Scotland recently experimented with removing peak fares to make travel possible all-day at off-peak prices. This trial ceased in late September, and a passenger using an off-peak day return between Edinburgh and Glasgow (for example) saw the fare rise from £16.20 to the anytime day return price of £31.40. In evaluating the trial, Transport Scotland (TS) found that most people taking advantage of cheaper fares were existing passengers making existing journeys. Scottish ministers wanted the trial to improve awareness of rail, to improve access to rail at peak times by cutting fares, and to reduce private car travel.
It succeeded in the first two goals. A TS survey suggested that people had become more aware of rail as a transport option, and the trial did significantly reduce peak travel costs (with an average saving of 17% across all ticket types).

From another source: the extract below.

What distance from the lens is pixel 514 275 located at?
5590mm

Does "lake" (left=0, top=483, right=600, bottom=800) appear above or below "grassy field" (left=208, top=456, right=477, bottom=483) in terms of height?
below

In reducing car travel, it appears less successful, with around two million rail journeys in nine months that would previously have been made by car. TS reports that this represents a reduction of less than 0.1% in carbon emissions from cars. All this at a cost of £25 million to £30m, with TS admitting that the figure might be as high as £40m. The range depends on how you assume rail travel might have changed without the trial in place. TS worked with an assumption that it would have returned to around 90%, in line with the rest of the UK. All this gives plenty of ideas for the way in which fares might be reviewed. The rail industry needs to drive revenue up, which means filling empty seats. But not every passenger is the same - a one-size fares policy will not fit all.